→ **REQUIREMENT 1**
Answer from the Kubernetes notes:
(a) What is the Master responsible for?
(b) What do nodes use to communicate with the master?
(c) Which command checks the client and server version?
→ **REQUIREMENT 2**
Carry on writing the Kubernetes notes from the point where they stop.

→ **GIVEN PASSAGE**
──────
Official doc for Kbernetes

  • Kubernetes coordinates a highly available cluster of computers that are connected to work as a single unit. It automate the distribution and scheduling of application containers across a cluster in a more efficient way.

    • The Master coordinates the cluster
    • Nodes are the workers that run applications.
  • Cluster Digram:

    • Bullet point: As we learn in the Docker Swarm which has manager and worker(nodes), the Kuberdigram also has the Master(used to manage and communicate with Node) and workers(Nodes).
    • The Master is responsible for manging the cluster.
    • A node is a VM or a physical computer that serves as a worker machine in a Kubernetes cluster. (Kubelet communicate with the Kubernetes) The nodes communicate with the master using the Kubernetes API.
  • Create a Cluster

    • Use the minikube start to start the local Kubernete cluster and VM. Then use kubectl version to check the client and server version.
──────
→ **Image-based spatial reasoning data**
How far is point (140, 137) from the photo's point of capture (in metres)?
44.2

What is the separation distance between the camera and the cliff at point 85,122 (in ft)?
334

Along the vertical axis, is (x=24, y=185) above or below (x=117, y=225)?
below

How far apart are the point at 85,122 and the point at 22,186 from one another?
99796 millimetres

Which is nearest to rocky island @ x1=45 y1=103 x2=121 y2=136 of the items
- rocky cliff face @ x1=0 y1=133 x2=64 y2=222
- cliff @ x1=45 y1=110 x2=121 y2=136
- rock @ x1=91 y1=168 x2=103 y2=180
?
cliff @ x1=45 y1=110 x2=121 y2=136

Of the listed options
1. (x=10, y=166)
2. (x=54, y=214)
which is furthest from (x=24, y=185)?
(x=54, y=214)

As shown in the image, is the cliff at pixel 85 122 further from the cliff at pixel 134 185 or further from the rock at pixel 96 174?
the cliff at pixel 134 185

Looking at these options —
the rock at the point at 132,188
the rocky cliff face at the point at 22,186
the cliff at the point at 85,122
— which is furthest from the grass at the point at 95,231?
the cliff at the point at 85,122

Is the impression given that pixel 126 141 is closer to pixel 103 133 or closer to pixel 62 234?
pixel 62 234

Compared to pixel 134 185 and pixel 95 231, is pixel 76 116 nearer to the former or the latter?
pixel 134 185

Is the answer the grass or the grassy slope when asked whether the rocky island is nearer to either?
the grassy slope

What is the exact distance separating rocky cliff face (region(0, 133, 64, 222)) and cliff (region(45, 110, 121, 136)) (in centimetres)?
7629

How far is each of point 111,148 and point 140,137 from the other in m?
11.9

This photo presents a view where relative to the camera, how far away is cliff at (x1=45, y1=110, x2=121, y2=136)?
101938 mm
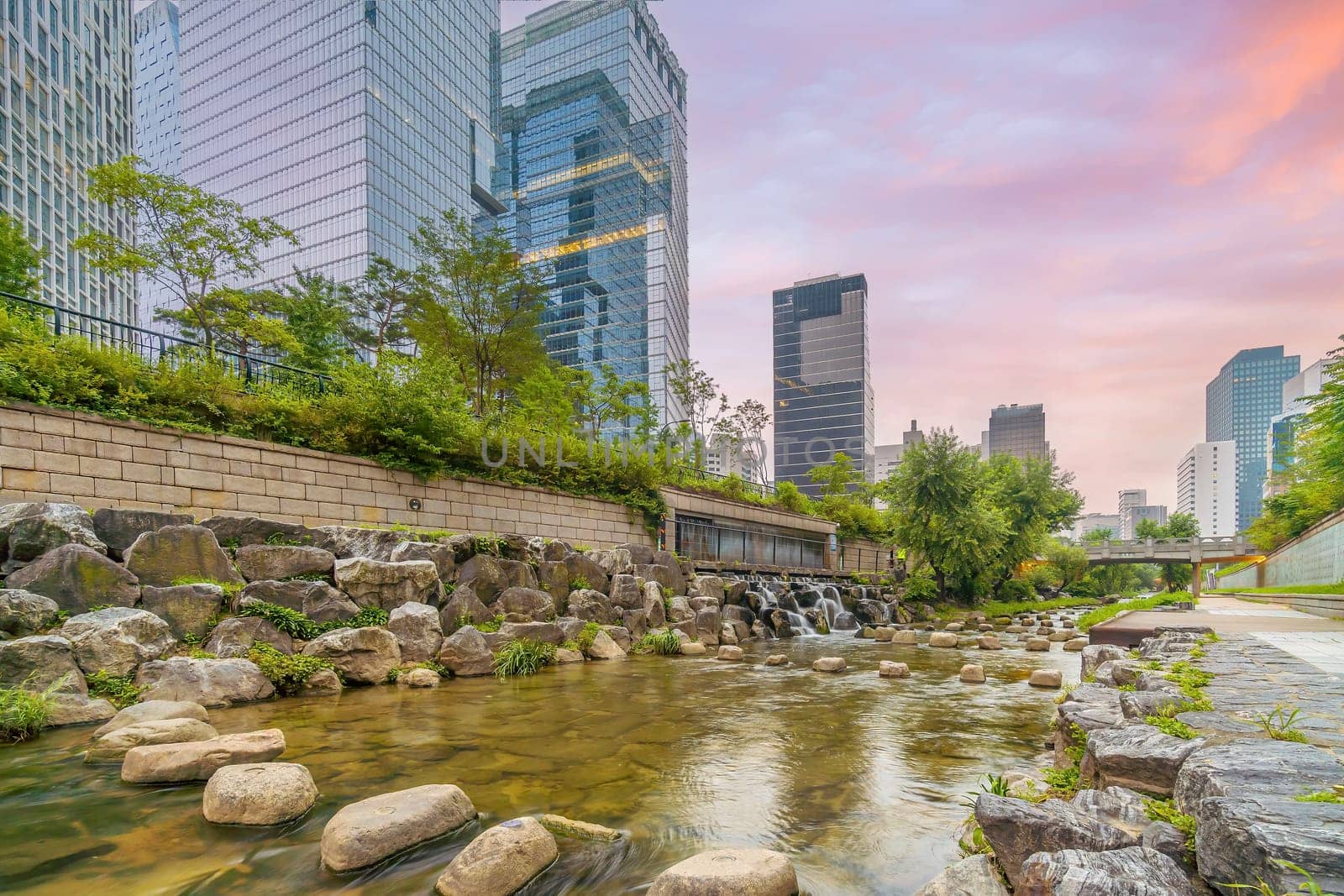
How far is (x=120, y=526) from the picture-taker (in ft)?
28.6

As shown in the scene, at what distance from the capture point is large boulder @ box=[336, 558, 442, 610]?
1015cm

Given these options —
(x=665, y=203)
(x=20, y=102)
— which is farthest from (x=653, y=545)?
(x=665, y=203)

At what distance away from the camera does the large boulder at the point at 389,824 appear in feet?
12.1

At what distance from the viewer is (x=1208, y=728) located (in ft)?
11.1

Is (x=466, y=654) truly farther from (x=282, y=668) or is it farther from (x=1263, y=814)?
(x=1263, y=814)

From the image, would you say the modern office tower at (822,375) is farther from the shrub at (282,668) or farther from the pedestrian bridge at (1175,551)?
the shrub at (282,668)

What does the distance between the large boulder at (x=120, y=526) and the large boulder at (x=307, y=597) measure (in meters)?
1.58

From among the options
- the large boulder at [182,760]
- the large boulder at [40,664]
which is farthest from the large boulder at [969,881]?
the large boulder at [40,664]

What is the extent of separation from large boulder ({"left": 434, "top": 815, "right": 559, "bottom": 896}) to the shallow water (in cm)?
11

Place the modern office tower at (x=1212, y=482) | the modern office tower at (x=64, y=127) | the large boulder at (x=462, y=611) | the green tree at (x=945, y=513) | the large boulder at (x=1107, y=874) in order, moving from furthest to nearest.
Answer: the modern office tower at (x=1212, y=482) → the modern office tower at (x=64, y=127) → the green tree at (x=945, y=513) → the large boulder at (x=462, y=611) → the large boulder at (x=1107, y=874)

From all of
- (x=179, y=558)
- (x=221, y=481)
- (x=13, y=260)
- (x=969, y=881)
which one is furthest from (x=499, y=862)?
(x=13, y=260)

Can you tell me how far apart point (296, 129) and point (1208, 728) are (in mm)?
Result: 86148

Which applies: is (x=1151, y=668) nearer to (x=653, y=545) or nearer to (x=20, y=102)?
(x=653, y=545)

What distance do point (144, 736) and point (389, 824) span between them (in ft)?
11.2
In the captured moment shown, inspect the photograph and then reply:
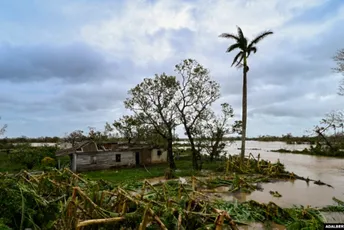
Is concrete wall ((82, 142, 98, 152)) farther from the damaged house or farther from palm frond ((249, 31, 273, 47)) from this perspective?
palm frond ((249, 31, 273, 47))

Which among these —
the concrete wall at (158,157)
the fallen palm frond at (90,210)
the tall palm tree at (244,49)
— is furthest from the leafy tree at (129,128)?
the fallen palm frond at (90,210)

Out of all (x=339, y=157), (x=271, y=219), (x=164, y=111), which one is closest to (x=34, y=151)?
(x=164, y=111)

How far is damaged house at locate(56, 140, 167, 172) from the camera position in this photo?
23.7 metres

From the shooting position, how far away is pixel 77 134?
133 ft

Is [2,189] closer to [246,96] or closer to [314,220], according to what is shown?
[314,220]

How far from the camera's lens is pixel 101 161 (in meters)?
24.9

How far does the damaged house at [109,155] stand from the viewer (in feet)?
77.8

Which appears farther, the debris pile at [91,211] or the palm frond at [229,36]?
the palm frond at [229,36]

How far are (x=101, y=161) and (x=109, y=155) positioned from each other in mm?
876

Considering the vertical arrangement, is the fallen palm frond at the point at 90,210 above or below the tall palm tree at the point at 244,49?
below

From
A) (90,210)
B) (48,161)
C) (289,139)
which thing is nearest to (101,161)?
(48,161)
──────
→ **WRITTEN RESPONSE 1**
(a) Managing the cluster.
(b) The Kubernetes API.
(c) kubectl version

→ **WRITTEN RESPONSE 2**
    • Use kubectl cluster-info to get the running environment IP address and port number and use kubectl get nodes to view the nodes in the cluster.
  • Kubernetes Deployments

    • Bullet point: Deploy the kubectl interface on the Node whcih can create Deployments that run applications on a kubenetes cluster.
    • Deploy the containerized application on top of Kubernetes cluster and use self-healing mechanism to address machine failure or maintenance.
    • Create and manage a Deployment by Kubectl. Run the app on Kubernetes by kubectl run which create a new deployment and we can add the --port=1234 to let the app run on a specific port.
    • Pods that are running inside Kubernetes are running on a private, isolated network. (jump host by kubectl proxy command)
    • First we can query the version of a host with curl host:port/version and then we can set and get the Pod name by export and echo
  • Explore the APP

    • Bullet point: Each Pod is a "logical host" and containers in a Pod share the same node, IP address and Port space.
    • After deployment, Kubernetes create a Pod to host the application instance. A Pod is a Kubernetes abstraction that represents a group of one or more application containers. Some of containers share resources (Storage-volumes, networking and running information).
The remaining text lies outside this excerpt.